A year ago, Belcim Bilgin was a university student living in Ankara, Turkey. Her only acting experience was performing in nonprofessional student productions.
Cast in a pivotal role in Hiner Saleem's "Kilometre Zero," the exotic 22-year-old beauty was instantly transformed.
She made the leap from a complete unknown to the center of international movie consciousness when the film became the first Kurdish film ever accepted into official competition at the Festival de Cannes.
At the movie's red-carpet premiere at the Grand Theatre Lumiere last month, Bilgin wore a €30,000 designer dress. Given the historical plight of Iraqi Kurds trying to live free of ethnic repression, Bilgin's personal narrative was suddenly infused with a pungent, contemporary relevance. "Most of my friends are not very political, and they have different emotions about (the U.S.-led invasion of Iraq). But we all agree that it was necessary to remove Saddam from power," she says in accented English.

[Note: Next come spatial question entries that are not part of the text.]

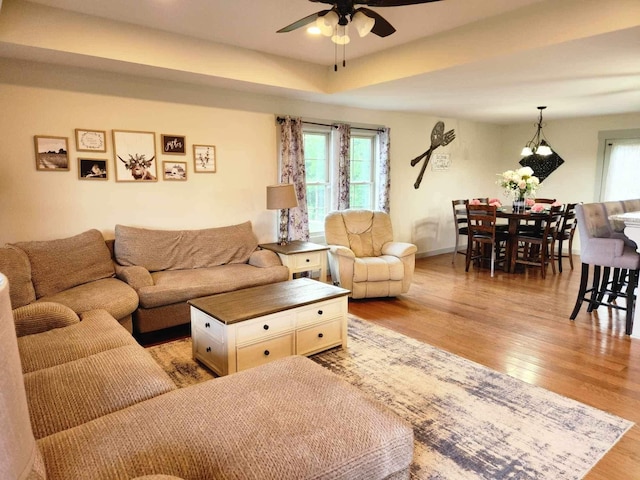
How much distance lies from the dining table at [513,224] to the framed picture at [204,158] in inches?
155

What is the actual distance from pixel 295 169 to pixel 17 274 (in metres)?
2.99

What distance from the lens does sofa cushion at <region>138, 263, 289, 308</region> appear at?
327 centimetres

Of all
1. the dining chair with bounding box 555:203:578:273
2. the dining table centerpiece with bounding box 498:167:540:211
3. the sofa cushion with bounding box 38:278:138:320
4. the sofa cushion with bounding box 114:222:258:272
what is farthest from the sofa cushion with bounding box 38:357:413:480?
the dining table centerpiece with bounding box 498:167:540:211

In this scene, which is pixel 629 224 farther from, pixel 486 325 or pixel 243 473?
pixel 243 473

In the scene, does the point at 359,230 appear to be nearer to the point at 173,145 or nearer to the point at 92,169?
the point at 173,145

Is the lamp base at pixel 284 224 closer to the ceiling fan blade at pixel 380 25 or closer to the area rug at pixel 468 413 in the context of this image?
the area rug at pixel 468 413

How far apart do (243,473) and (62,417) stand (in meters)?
0.85

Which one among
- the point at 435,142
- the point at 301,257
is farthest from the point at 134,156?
the point at 435,142

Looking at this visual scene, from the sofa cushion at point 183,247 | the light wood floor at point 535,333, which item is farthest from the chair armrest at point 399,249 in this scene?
the sofa cushion at point 183,247

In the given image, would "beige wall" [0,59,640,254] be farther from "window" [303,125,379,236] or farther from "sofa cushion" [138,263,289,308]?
"sofa cushion" [138,263,289,308]

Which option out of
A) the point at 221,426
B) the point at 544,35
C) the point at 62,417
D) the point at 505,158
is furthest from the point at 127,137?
the point at 505,158

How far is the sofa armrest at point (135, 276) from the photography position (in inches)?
130

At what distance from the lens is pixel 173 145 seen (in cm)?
412

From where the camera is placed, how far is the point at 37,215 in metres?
3.46
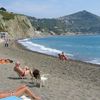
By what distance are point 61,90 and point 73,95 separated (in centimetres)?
110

In "Kilometre Zero," the second feature of Kurdish filmmaker Saleem ("Vodka Lemon"), Bilgin plays Selma, a young wife whose husband has been illegally drafted into Saddam Hussein's Iraqi army in 1988. The story, which details the husband's efforts to return to his village, unfolds at the end of Iraq's eight-year conflict with Iran. Saleem, who resides in Paris, says he based the story on the experiences of his brother.
The expressive Bilgin grew up in a close, protective Kurdish family in Ankara. "I went to the university there, and I had a good life," she says. "I didn't have any real training. I did some amateur theater productions. For one of the plays I did, I got a special prize," she says.
Through a friend, Bilgin learned about an open casting call for Saleem's film. "I went in with the attitude that he was going to pick me," she shrugs. She worked for two months of the film's grueling five-month desert shoot. The experience was jolting, far removed from her conservative, orderly life. The movie's visibility at Cannes trained the focus on the demands for freedom and political and cultural autonomy for the Kurds, she says. "Cannes was about showing off a (part) of (my) society, of (my) family, of what's important. For me, I have to stay focused. It's about moderation. Right now, everything's about the opportunity of moving on to better things," she says.
Bilgin is aggressively capitalizing on the movie's high-profile Cannes premiere and its political topicality. The full process began about six months ago when Bilgin moved to Paris. "I'm learning French," she says, pausing before unleashing a mischievous smile. It's only temporary, she insists. "I'm going to be in America within a year."